By Mary Welch

Biomira Inc. drew down $29 million from its $100 million equity line financing to help underwrite its Phase III and II cancer trials.

"We actually registered with the SEC for an equity line financing of about $36 million in late September," said Edward Taylor, the company's chief financial offer. "We wanted 24 drawdowns over 30 months. Back then, our stock was about $2 to $3. But in late January, on the strength of our stock and the increase in trading activity, we were able to go to $100 million without issuing additional shares. Our stock has gotten as high as $19.125, on March 3."

The credit line was from Paul Revere Capital, of New York, with the support of a group of European investors. Under the original agreement, Biomira had the right to draw down $36 million over the next 30 months in $3 million installments. For each installment, Biomira has the right to set a threshold priced below which it is not obligated to sell its stock. The price for each drawdown is based on the average trading price of the company's common shares over a specified period of time.

The company now will have 34 drawdowns over a 42-month period, Taylor said.

The company, based in Edmonton, Alberta, has 45.5 million shares outstanding, and about $48 million in cash.

The money will be used fund the company's Phase III trial of Theratope, a synthetic, carbohydrate-based vaccine. The vaccine includes a synthetic antigen that mimics natural Stn, a cancer-associated epitope, the expression of which is associated with disease progression. It is conjugated to a high-molecular-weight protein carrier, Keyhold Limpet Hemocyanin (KLH). The vaccine stimulates the patient's immune system to attack cells carrying Stn.

The trial is evaluating Theratope's effectiveness in treating patients with metastatic breast cancer following first-line chemotherapy. The four-year trial is taking place at more than 100 sites. (See BioWorld Today, Dec. 1, 1998, p. 1.)

After strong Phase II results for Theratope, Biomira signed an option agreement to regain all the rights held by marketing partner Chiron Corp., of Emeryville, Calif. The two had been partners in the project since May 1997. Under the agreement, Chiron would have been responsible for the marketing of Theratope in the U.S., Europe, Australia and Japan. However, Chiron's priorities changed and Biomira agreed to make an undisclosed cash payment to Chiron in exchange for those marketing rights. (See BioWorld Today, Sept. 7, 1999, p. 1.)

_DATA EXTRACT_:
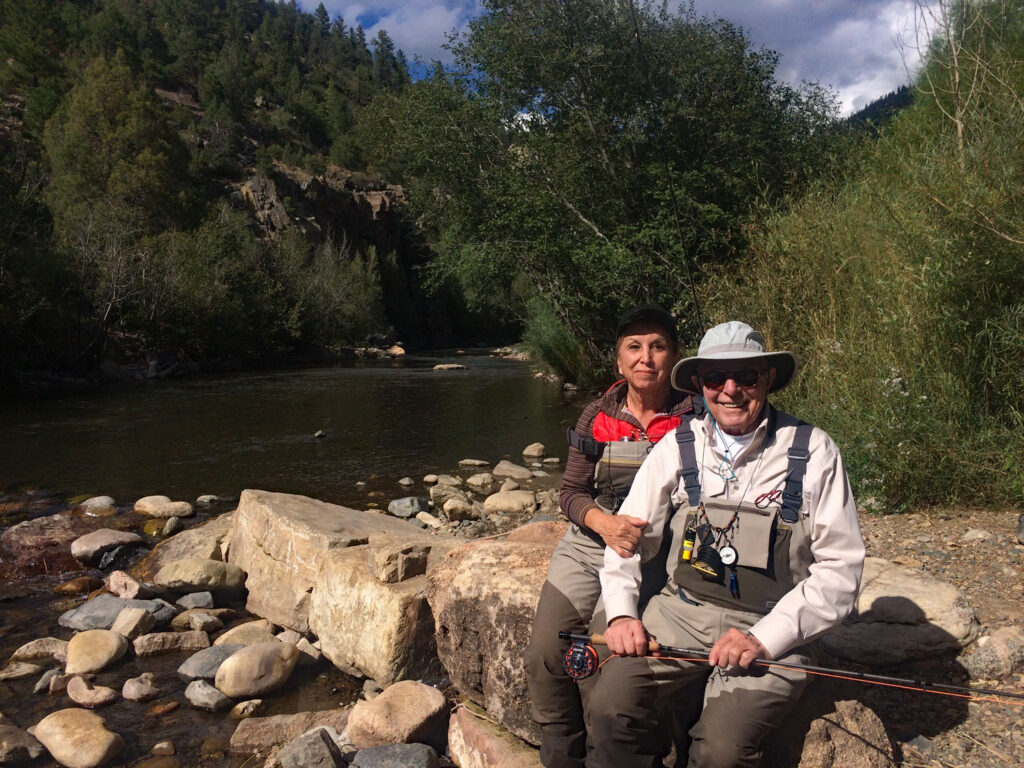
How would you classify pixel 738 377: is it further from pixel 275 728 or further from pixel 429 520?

_TRY IT_: Reproduce the Biomira financing article word for word, covering the stretch from "The company now" through "cells carrying Stn.".

_OUTPUT_:
The company now will have 34 drawdowns over a 42-month period, Taylor said.

The company, based in Edmonton, Alberta, has 45.5 million shares outstanding, and about $48 million in cash.

The money will be used fund the company's Phase III trial of Theratope, a synthetic, carbohydrate-based vaccine. The vaccine includes a synthetic antigen that mimics natural Stn, a cancer-associated epitope, the expression of which is associated with disease progression. It is conjugated to a high-molecular-weight protein carrier, Keyhold Limpet Hemocyanin (KLH). The vaccine stimulates the patient's immune system to attack cells carrying Stn.